I am a big fan of Quiches, Frittatas, breakfast casseroles, and all sorts of delicious, but hands off, breakfast treats. My Sister-in-Law makes some of the best breakfast quiches around, and she always just uses what is on hand. Her eggs are always super fluffly and light and everything is filled with such awesome flavors. I have a feeling that after she hosts Thanksgiving this year, this Quiche might make an appearance before we gear up for some mid-day Black Friday Shopping!
Like any good breakfast casserole, this recipe is easily scalable. When I made this, it was just Me & the Mister – so I made it in a round Pie Plate dish. If you want to feed a few people (OR have more leftovers), use a deep dish pie plate; which I would suggest anyway, because you will have more room for delicious fluffy eggs). If you are cooking for a crowd, first make sure you have tons of potatoes, but then make it all up together into a large 9×13 casserole dish.
- 2 Cups leftover Mashed Potatoes (or make them fresh)
- 1 - 2 cups chopped fresh broccoli
- 1 Tablespoon olive oil
- ½ onion, chopped
- 1 cup shredded Cheddar cheese
- 4 eggs
- 1 cup milk
- ½ teaspoon salt
- ½ teaspoon ground black pepper
- 1 teaspoon mixed spices of your choice (options: garlic, nutmeg, blends, etc)

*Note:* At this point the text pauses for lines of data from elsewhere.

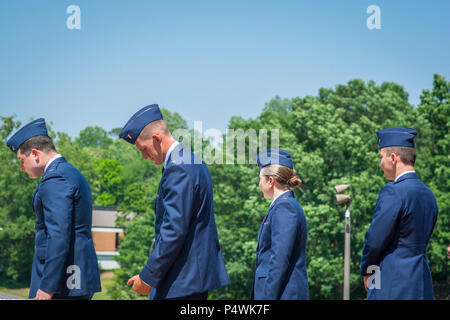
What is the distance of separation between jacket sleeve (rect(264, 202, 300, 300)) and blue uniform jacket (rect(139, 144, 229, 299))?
1.55ft

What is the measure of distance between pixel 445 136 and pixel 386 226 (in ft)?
89.3

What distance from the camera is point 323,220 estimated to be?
30203 millimetres

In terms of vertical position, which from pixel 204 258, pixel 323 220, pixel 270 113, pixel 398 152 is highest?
pixel 270 113

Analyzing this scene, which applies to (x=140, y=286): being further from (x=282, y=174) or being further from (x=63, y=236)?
(x=282, y=174)

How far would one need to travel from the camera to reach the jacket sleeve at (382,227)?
415 centimetres

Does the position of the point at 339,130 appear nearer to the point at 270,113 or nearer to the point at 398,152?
the point at 270,113

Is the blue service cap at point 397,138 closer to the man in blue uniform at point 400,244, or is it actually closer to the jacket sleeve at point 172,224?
the man in blue uniform at point 400,244

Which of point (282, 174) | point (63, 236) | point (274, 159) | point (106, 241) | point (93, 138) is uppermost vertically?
point (93, 138)

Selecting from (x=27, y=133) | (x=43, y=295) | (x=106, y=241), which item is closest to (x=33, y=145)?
(x=27, y=133)

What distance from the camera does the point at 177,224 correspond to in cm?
360

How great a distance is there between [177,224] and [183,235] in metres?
0.08

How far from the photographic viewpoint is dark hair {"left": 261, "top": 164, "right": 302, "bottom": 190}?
457 centimetres

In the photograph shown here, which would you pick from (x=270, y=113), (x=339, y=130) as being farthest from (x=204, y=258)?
(x=270, y=113)

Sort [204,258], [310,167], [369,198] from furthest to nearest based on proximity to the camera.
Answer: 1. [310,167]
2. [369,198]
3. [204,258]
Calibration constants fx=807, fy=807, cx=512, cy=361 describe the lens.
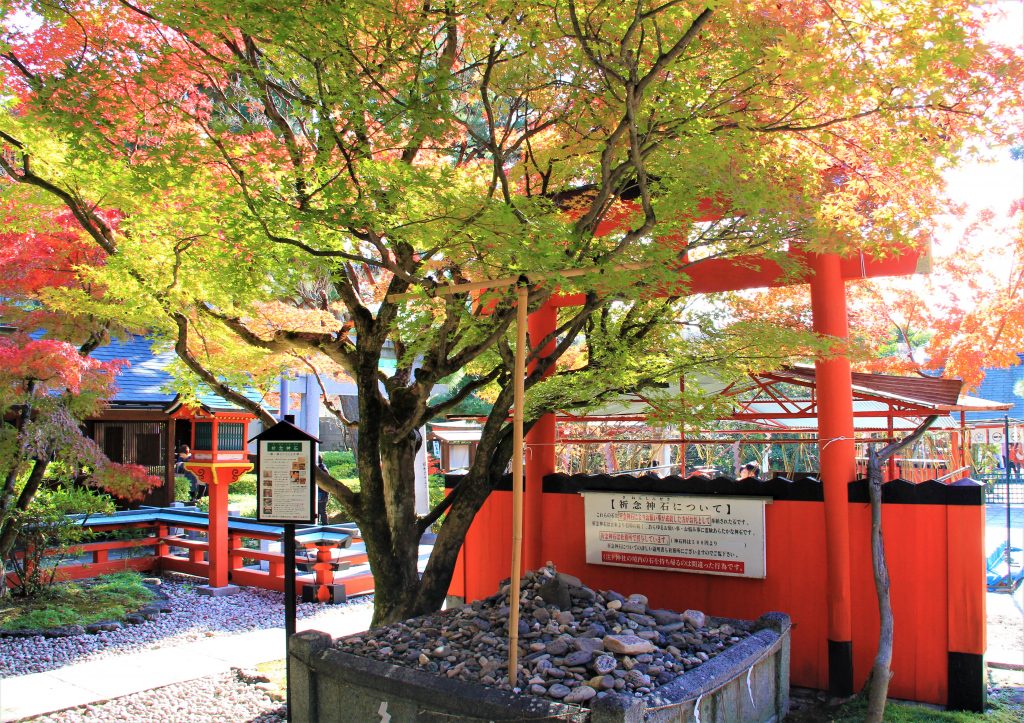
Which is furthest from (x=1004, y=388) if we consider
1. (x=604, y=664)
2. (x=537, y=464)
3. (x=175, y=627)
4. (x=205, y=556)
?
(x=604, y=664)

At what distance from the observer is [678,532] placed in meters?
7.62

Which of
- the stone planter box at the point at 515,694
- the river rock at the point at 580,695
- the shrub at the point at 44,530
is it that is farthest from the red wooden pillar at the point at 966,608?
the shrub at the point at 44,530

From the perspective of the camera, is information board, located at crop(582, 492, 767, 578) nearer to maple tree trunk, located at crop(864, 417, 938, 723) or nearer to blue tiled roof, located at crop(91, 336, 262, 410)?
maple tree trunk, located at crop(864, 417, 938, 723)

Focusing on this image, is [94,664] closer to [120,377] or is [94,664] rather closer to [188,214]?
[188,214]

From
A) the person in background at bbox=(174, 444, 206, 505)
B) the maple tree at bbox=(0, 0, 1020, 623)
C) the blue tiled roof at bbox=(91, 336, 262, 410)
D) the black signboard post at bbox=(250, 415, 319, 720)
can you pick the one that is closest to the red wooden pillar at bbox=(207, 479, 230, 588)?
the blue tiled roof at bbox=(91, 336, 262, 410)

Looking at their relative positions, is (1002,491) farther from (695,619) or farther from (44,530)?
(44,530)

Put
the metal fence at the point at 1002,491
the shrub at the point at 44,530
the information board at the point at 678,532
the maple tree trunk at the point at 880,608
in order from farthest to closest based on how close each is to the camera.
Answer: the metal fence at the point at 1002,491 → the shrub at the point at 44,530 → the information board at the point at 678,532 → the maple tree trunk at the point at 880,608

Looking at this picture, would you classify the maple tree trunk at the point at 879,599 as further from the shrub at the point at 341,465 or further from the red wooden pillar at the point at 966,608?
the shrub at the point at 341,465

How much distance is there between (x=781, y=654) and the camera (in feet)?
20.6

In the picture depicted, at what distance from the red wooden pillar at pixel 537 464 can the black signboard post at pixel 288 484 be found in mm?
2940

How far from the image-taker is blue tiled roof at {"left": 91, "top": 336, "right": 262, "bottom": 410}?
14.7m

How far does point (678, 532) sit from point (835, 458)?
1.58 metres

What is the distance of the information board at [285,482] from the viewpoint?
6.21 metres

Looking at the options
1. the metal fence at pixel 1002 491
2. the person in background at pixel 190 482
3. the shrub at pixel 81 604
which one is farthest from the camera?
the metal fence at pixel 1002 491
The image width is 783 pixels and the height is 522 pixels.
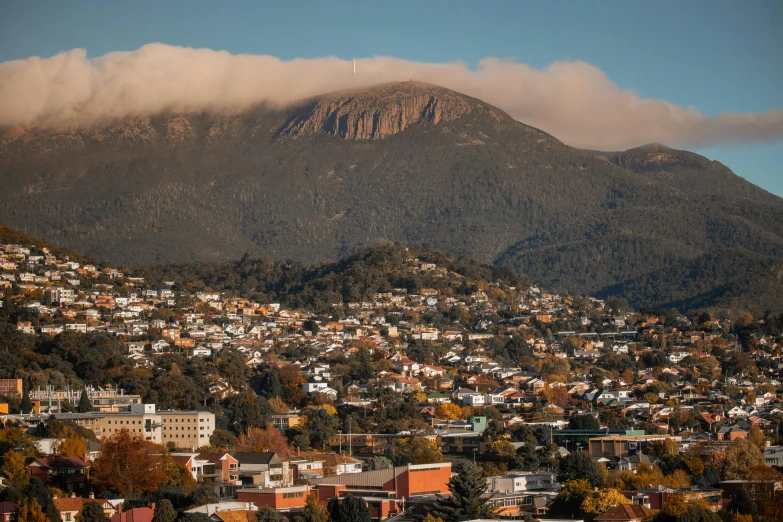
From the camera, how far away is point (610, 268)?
172 m

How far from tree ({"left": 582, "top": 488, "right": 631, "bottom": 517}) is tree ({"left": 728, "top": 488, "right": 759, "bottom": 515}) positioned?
3.56 metres

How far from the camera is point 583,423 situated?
73.0 metres

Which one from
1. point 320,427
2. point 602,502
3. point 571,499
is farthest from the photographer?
point 320,427

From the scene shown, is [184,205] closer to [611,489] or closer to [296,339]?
[296,339]

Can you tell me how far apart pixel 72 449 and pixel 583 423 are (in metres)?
26.7

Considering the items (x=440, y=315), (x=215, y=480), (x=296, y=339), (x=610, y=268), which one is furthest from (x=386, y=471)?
(x=610, y=268)

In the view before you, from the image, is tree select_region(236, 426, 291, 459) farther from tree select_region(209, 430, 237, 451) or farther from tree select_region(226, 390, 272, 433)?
tree select_region(226, 390, 272, 433)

- Preheat oven to 350 degrees F (175 degrees C).
- Place broccoli in a steamer over 1 inch of boiling water, and cover. Cook until tender but still firm, about 3 to 5 minutes. Drain and set aside.
- Brush a deep 9 inch pie dish with olive oil and press the potatoes in. Brush with remaining olive oil. Bake in preheated oven for 30 minutes or until lightly browned.
- Arrange onions, broccoli and cheese in the potato crust. Whisk together the eggs, milk, salt, pepper, and other spices. Pour over broccoli and cheese.
- Bake in preheated oven for 30 to 40 minutes, until slightly puffed and cooked throughout. Allow to cool for 10 minutes before serving.
Adapted from a great-looking recipe from All Recipes
Two Years Ago – PUMPKIN Chocolate Chip Cookies…
chewy, spice, & delicious 🙂
And I leave you with this, Today’s Question of the Day… Do you normally have leftover potatoes at Thanksgiving, or would you have to make extra to whip up this perfect breakfast?